Hi honey ok know you dont want to hear it but we are worried you havent thought this thru! gran never told you the whole story about her husband (my dad) but maybe it’ll help you understnad why we’re making a big deal out of this. Gran grew up poor as you know the family having hit hard times and she had terrible teeth because they didnt have any money for dental care plus in those days people werent aware about flossing like they are now.
This is my mother’s signature style. The woman changes the oil in her own truck, can fix almost any mechanical object and has an encyclopedic knowledge of tropical hardwoods. But she punctuates like a modern poet.
she went up to Miami for law school she met a wonderful man. A dentist. The initial attraction having been due to her dental problems but she loved him and she married him very fast only to find out he was a TERRIBLE GAMBLER. Several times they would have to leave where they were living in the middle of the night as they didn’t have the rent money. She got pregnant (me) and had to drop out of school. And then one night he didnt come home and she waited and waited sure that his debts had caught up with him but no.

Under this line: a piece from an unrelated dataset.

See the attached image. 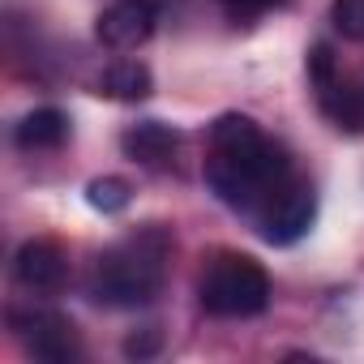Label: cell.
<instances>
[{"label":"cell","mask_w":364,"mask_h":364,"mask_svg":"<svg viewBox=\"0 0 364 364\" xmlns=\"http://www.w3.org/2000/svg\"><path fill=\"white\" fill-rule=\"evenodd\" d=\"M198 304L210 317H257L270 304V274L249 253H215L198 279Z\"/></svg>","instance_id":"3957f363"},{"label":"cell","mask_w":364,"mask_h":364,"mask_svg":"<svg viewBox=\"0 0 364 364\" xmlns=\"http://www.w3.org/2000/svg\"><path fill=\"white\" fill-rule=\"evenodd\" d=\"M86 202L99 215H120L133 202V189H129V180H120V176H103V180H90V185H86Z\"/></svg>","instance_id":"8fae6325"},{"label":"cell","mask_w":364,"mask_h":364,"mask_svg":"<svg viewBox=\"0 0 364 364\" xmlns=\"http://www.w3.org/2000/svg\"><path fill=\"white\" fill-rule=\"evenodd\" d=\"M167 257H171V232L163 223H146L116 245H107L95 257L90 270V296L107 309H141L159 296L167 279Z\"/></svg>","instance_id":"7a4b0ae2"},{"label":"cell","mask_w":364,"mask_h":364,"mask_svg":"<svg viewBox=\"0 0 364 364\" xmlns=\"http://www.w3.org/2000/svg\"><path fill=\"white\" fill-rule=\"evenodd\" d=\"M9 326H14V334L22 338V347L35 360H48V364H73V360H82V343H77L73 321L60 317V313H52V309H14Z\"/></svg>","instance_id":"5b68a950"},{"label":"cell","mask_w":364,"mask_h":364,"mask_svg":"<svg viewBox=\"0 0 364 364\" xmlns=\"http://www.w3.org/2000/svg\"><path fill=\"white\" fill-rule=\"evenodd\" d=\"M159 343H163V338H159V330L129 334V338H124V355H129V360H150V355L159 351Z\"/></svg>","instance_id":"5bb4252c"},{"label":"cell","mask_w":364,"mask_h":364,"mask_svg":"<svg viewBox=\"0 0 364 364\" xmlns=\"http://www.w3.org/2000/svg\"><path fill=\"white\" fill-rule=\"evenodd\" d=\"M330 22L343 39L364 43V0H334L330 5Z\"/></svg>","instance_id":"7c38bea8"},{"label":"cell","mask_w":364,"mask_h":364,"mask_svg":"<svg viewBox=\"0 0 364 364\" xmlns=\"http://www.w3.org/2000/svg\"><path fill=\"white\" fill-rule=\"evenodd\" d=\"M202 176H206V189L223 206L253 219L266 206V198L291 176V163H287L283 146H274L257 129V120L228 112L210 124V159H206Z\"/></svg>","instance_id":"6da1fadb"},{"label":"cell","mask_w":364,"mask_h":364,"mask_svg":"<svg viewBox=\"0 0 364 364\" xmlns=\"http://www.w3.org/2000/svg\"><path fill=\"white\" fill-rule=\"evenodd\" d=\"M313 219H317V193H313L309 180H296V176H287L283 185L266 198V206L253 215L257 236L266 245H279V249L304 240L309 228H313Z\"/></svg>","instance_id":"277c9868"},{"label":"cell","mask_w":364,"mask_h":364,"mask_svg":"<svg viewBox=\"0 0 364 364\" xmlns=\"http://www.w3.org/2000/svg\"><path fill=\"white\" fill-rule=\"evenodd\" d=\"M95 35L112 52H133L154 35V5L150 0H116L99 14Z\"/></svg>","instance_id":"52a82bcc"},{"label":"cell","mask_w":364,"mask_h":364,"mask_svg":"<svg viewBox=\"0 0 364 364\" xmlns=\"http://www.w3.org/2000/svg\"><path fill=\"white\" fill-rule=\"evenodd\" d=\"M150 90H154V77L141 60H116L99 77V95H107L116 103H141V99H150Z\"/></svg>","instance_id":"30bf717a"},{"label":"cell","mask_w":364,"mask_h":364,"mask_svg":"<svg viewBox=\"0 0 364 364\" xmlns=\"http://www.w3.org/2000/svg\"><path fill=\"white\" fill-rule=\"evenodd\" d=\"M176 146H180V133H176L171 124H163V120H137V124H129V129L120 133V150H124L133 163H141V167H163V163H171Z\"/></svg>","instance_id":"ba28073f"},{"label":"cell","mask_w":364,"mask_h":364,"mask_svg":"<svg viewBox=\"0 0 364 364\" xmlns=\"http://www.w3.org/2000/svg\"><path fill=\"white\" fill-rule=\"evenodd\" d=\"M14 279H18L22 291L56 296L69 279V257L56 240H26L14 257Z\"/></svg>","instance_id":"8992f818"},{"label":"cell","mask_w":364,"mask_h":364,"mask_svg":"<svg viewBox=\"0 0 364 364\" xmlns=\"http://www.w3.org/2000/svg\"><path fill=\"white\" fill-rule=\"evenodd\" d=\"M283 5H287V0H223V9L232 18H262V14L283 9Z\"/></svg>","instance_id":"4fadbf2b"},{"label":"cell","mask_w":364,"mask_h":364,"mask_svg":"<svg viewBox=\"0 0 364 364\" xmlns=\"http://www.w3.org/2000/svg\"><path fill=\"white\" fill-rule=\"evenodd\" d=\"M14 141L22 150H56V146L69 141V116L60 107H35L14 129Z\"/></svg>","instance_id":"9c48e42d"}]
</instances>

He ran off with his HYGIENIST!
Now im not saying this is what Will is going to do (of course!!!) but that marriage distracted her from what she wanted to do and of course she got back on track but it was
HARD. People maek big life decisions without thinking and it matters honey!
Love,
Mom
I start composing a snarky reply, but I hesitate. Mom means well. She always means well. And I love her to pieces. She used to play with me for hours when I was little—get right down on the floor with my wooden blocks and dolls and dinosaurs, building fantastical structures, inventing whole worlds. But as I got older, she had a harder time dealing with me. Reasoning and argument were not her things. I could talk circles around her, tie her up in knots. She couldn’t discipline me for shit. Fortunately Gran was there to stop me from going totally off the rails. Until she couldn’t.

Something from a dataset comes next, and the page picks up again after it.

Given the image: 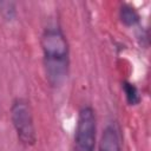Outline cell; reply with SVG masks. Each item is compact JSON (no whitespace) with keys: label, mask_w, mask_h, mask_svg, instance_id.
<instances>
[{"label":"cell","mask_w":151,"mask_h":151,"mask_svg":"<svg viewBox=\"0 0 151 151\" xmlns=\"http://www.w3.org/2000/svg\"><path fill=\"white\" fill-rule=\"evenodd\" d=\"M41 50L46 80L52 87H59L67 78L70 67V46L59 26H48L41 34Z\"/></svg>","instance_id":"1"},{"label":"cell","mask_w":151,"mask_h":151,"mask_svg":"<svg viewBox=\"0 0 151 151\" xmlns=\"http://www.w3.org/2000/svg\"><path fill=\"white\" fill-rule=\"evenodd\" d=\"M11 120L17 137L25 146H32L37 142V132L32 110L27 100L17 98L11 106Z\"/></svg>","instance_id":"2"},{"label":"cell","mask_w":151,"mask_h":151,"mask_svg":"<svg viewBox=\"0 0 151 151\" xmlns=\"http://www.w3.org/2000/svg\"><path fill=\"white\" fill-rule=\"evenodd\" d=\"M97 138V118L92 106L85 105L78 112L74 131L73 151H94Z\"/></svg>","instance_id":"3"},{"label":"cell","mask_w":151,"mask_h":151,"mask_svg":"<svg viewBox=\"0 0 151 151\" xmlns=\"http://www.w3.org/2000/svg\"><path fill=\"white\" fill-rule=\"evenodd\" d=\"M98 151H122L118 129L114 124H109L101 132Z\"/></svg>","instance_id":"4"},{"label":"cell","mask_w":151,"mask_h":151,"mask_svg":"<svg viewBox=\"0 0 151 151\" xmlns=\"http://www.w3.org/2000/svg\"><path fill=\"white\" fill-rule=\"evenodd\" d=\"M119 18L125 26H134L139 22L137 11L130 5H122L119 8Z\"/></svg>","instance_id":"5"},{"label":"cell","mask_w":151,"mask_h":151,"mask_svg":"<svg viewBox=\"0 0 151 151\" xmlns=\"http://www.w3.org/2000/svg\"><path fill=\"white\" fill-rule=\"evenodd\" d=\"M123 91L129 105H138L140 103V94L138 88L130 81L123 83Z\"/></svg>","instance_id":"6"},{"label":"cell","mask_w":151,"mask_h":151,"mask_svg":"<svg viewBox=\"0 0 151 151\" xmlns=\"http://www.w3.org/2000/svg\"><path fill=\"white\" fill-rule=\"evenodd\" d=\"M0 15L9 21L13 20L17 15V6L13 1H0Z\"/></svg>","instance_id":"7"}]
</instances>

Why am I thinking about this now? I shake out of it and type a quick reply:
Wow—crazy story! can’t believe hadnt heard this one before. talk soon—busy today with work. thanks mom! xxL
I toss my phone into my bag as Pete shuffles back into the room. It’s almost one. “Now, Pete,” I say, for what feels like the millionth time, “the plaintiffs allege that EnerGreen committed fraud in its financial statements by inflating the projected costs of the oil spill in order to hide losses racked up by the company’s energy trading subsidiary.”
“Yep,” Pete says confidently.
I stare at him hard. “What do you mean, ‘yep’?”

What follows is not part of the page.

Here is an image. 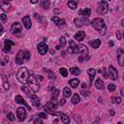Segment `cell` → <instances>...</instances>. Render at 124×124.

He suddenly looks super shifty. “I mean,” he says slowly, “that I understand that what you just contended, right there, is that which the plaintiffs also are themselves contending with.”
Jesus, this is painful. I remove a few more documents from my binder and spread them on the table. “Let’s talk about the financial statements, Pete. I’m going to pretend to be the plaintiffs’ lawyer, okay?”
“Yes’m.”
“Mr. Hoffman, do you recognize this document?”
“Yes’m.”
“Can you tell me what it is?”
“This is EnerGreen Energy, Inc.’s 2012 annual report to the Securities and Exchange Commission,” he says.
“Would you please turn to page forty-five?”
“Yes’m.”
“Do you see at the top of the page, in Schedule 9, line 14, that the projected damages from the Deepwater Discovery oil spill are assessed at $55 billion?”
“Yes’m.”
I finally snap. “Enough with the goddamned yes’ms!”
He looks cowed. “Okay.”
“You’re killing me with the yes’ms, Pete.”
“Sorry.”
“I’d like to show you a different document,” I say, handing him another one. “This is the insurance claim that EnerGreen Energy filed with AIG, its primary accident insurer. Do you see that on page four, EnerGreen projects its total losses from the spill as only $25 billion?”
“Yes,” Pete says.
“Mr. Hoffman. How do you explain that while EnerGreen was telling the SEC and its shareholders that damages from the spill were going to be over $50 billion, it was telling its insurers that the losses were only going to be $25 billion?”